Ireland, Scotland and much of England, however, had shared the dark isolation of the primeval forests of Northern Europe.  When the first Christian Missionaries arrived, around the 5th century, in order to convert their peoples, the gods and worship they found were very similar to that observed by Caesar and by Lucan’s informants.  It would take hundreds of years to displace the most brutal and magical aspects of it.


The accounts written in the monasteries beginning in the late 7th century are a fascinating resource telling us as much about the scribes as the  purported events they wrote about.  We will likely never be certain of the actual history but we are well informed about how much the early Christianity in these areas was being modified by profoundly Celtic perspectives.

Some of the pre-Christian traditions were so popular that distant versions of them still survive in All Hallows Eve, the evening vigil for All Saints’ Day —  the Catholic Church’s rebranding of the Celtic festival of Samhain — which we now call “Halloween”.  Deriving the age and original forms of many of our traditions of Halloween is possible and fascinating.

The most common example is the many ways in which fire is incorporated into Halloween.  By Tudor times, most priests and bishops forbade lighting the traditional bonfire on the highest hill.  Some saw it as a harmless enough pursuit, so long as it didn’t involve actual belief in the pagan gods, and bonfires could be seen in various places as late as the early 19th century.

Where it was forbidden, the reason for the cleaning of the family hearth on the Eve of Samhain having  been mostly forgotten the practice was not challenged.  Where something must be found to replace the prophecies that once came from tending the bonfire, such traditions as carrying a candle around the hill beside Malkin Tower — the rendezvous of the Witches of Lancashire — went unchallenged by the parish priest.

Of course, the old ways peeped out from between the lines of literature.  In Shakespeare’s The Two Gentlemen of Verona, it makes for just one more image the modern audience generally glosses over.

Valentine.            Why, how know you that I am in love?
Speed.   Marry, by these special marks: first, you have
learned… to speak puling, like a beggar at Hallowmas.
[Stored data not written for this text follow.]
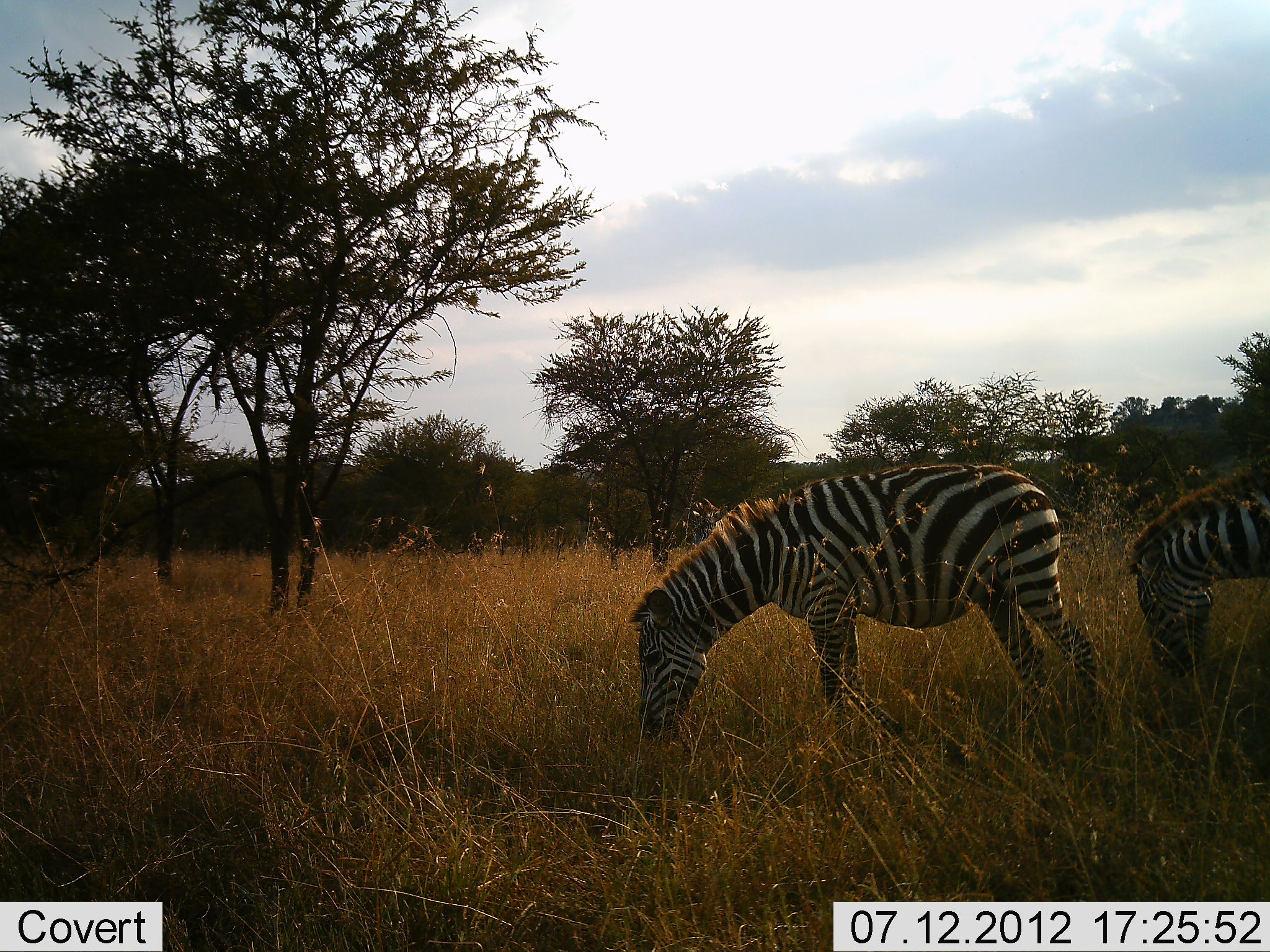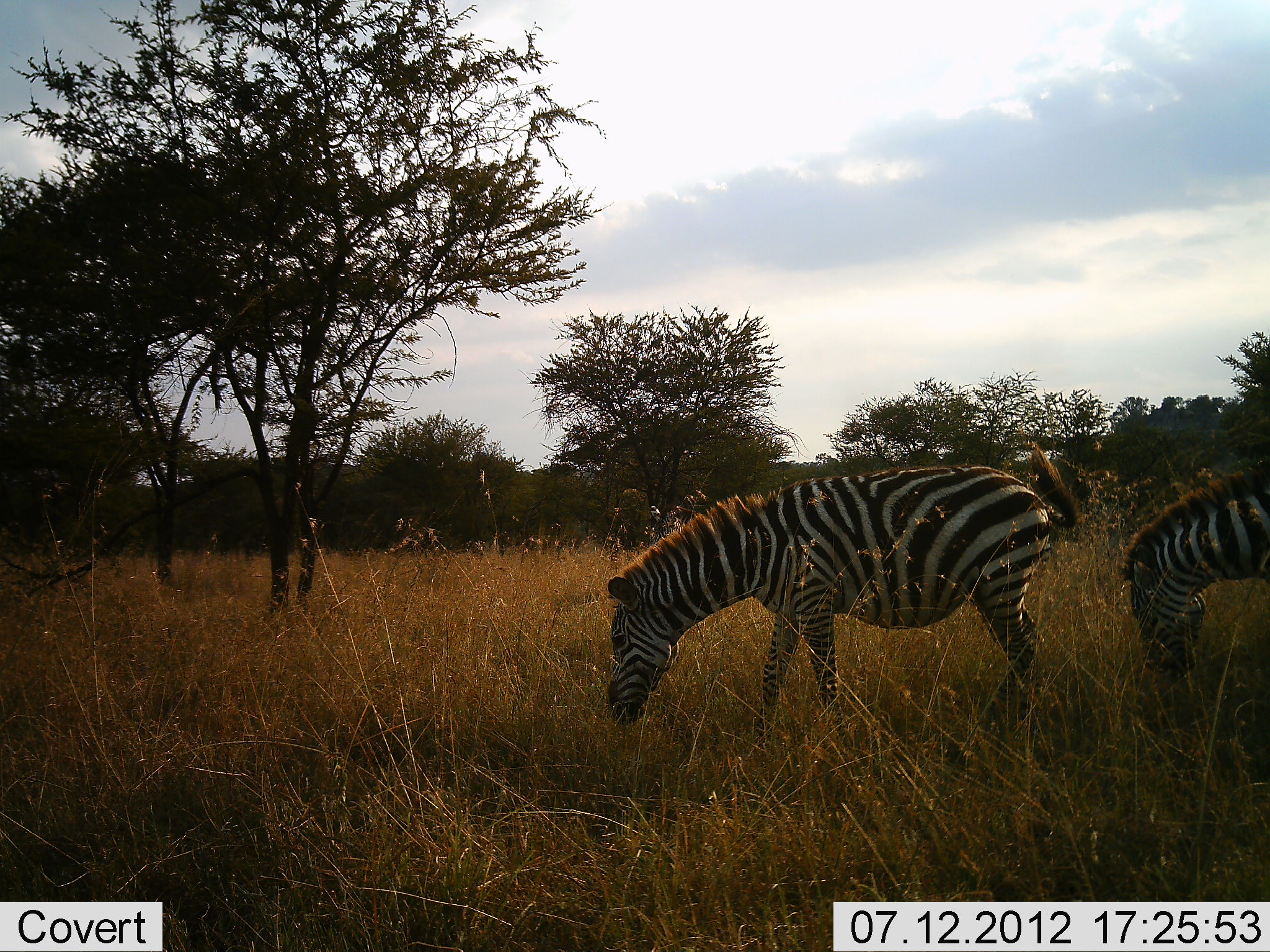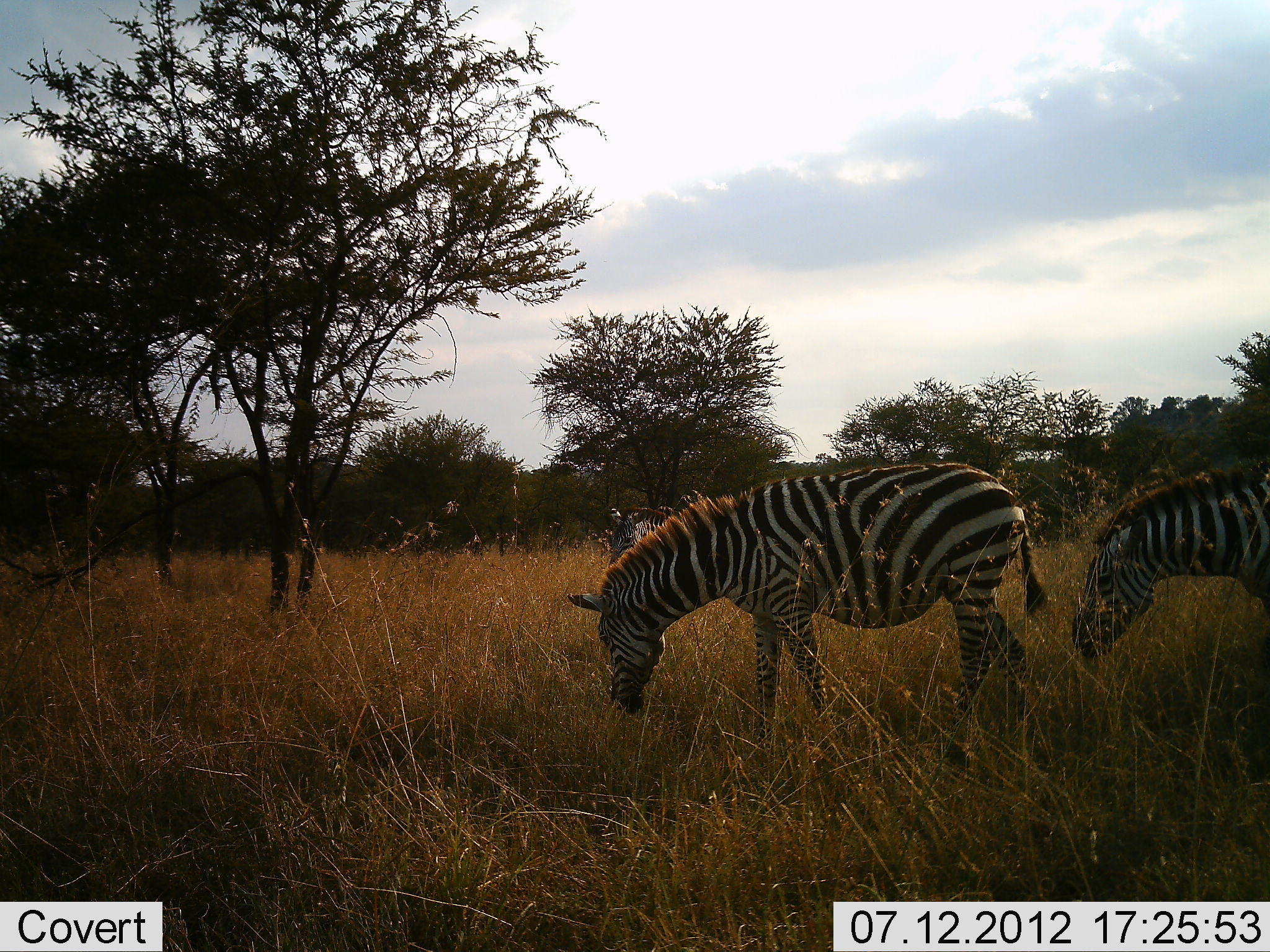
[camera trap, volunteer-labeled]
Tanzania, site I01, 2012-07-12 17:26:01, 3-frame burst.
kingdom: Animalia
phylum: Chordata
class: Mammalia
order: Perissodactyla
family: Equidae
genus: Equus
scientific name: Equus quagga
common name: plains zebra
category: zebra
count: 2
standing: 20%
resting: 0%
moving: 0%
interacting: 0%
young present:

[1] Centuries later still, the cultus would come to mean the worshippers and their rituals rather than the place of worship.
[2] Caesar. The Gallic War (Loeb, 1919) Trans. H. J. Edwards.  341.  “De his eandem fere, quam reliquae gentes, habent opinionem…”
[3] The translator is being euphemistic here.  Lucan’s original reads “putrique” indicating not the vague phrase “hoary filth” but rather “rotting flesh”.
[4] Ritson, Joseph. Memoirs of the Celts or Gauls (1827). 92.  Citing Lucan's Pharsalia. Translated Into English Verse. By Nicholas Rowe. (1720). I.121.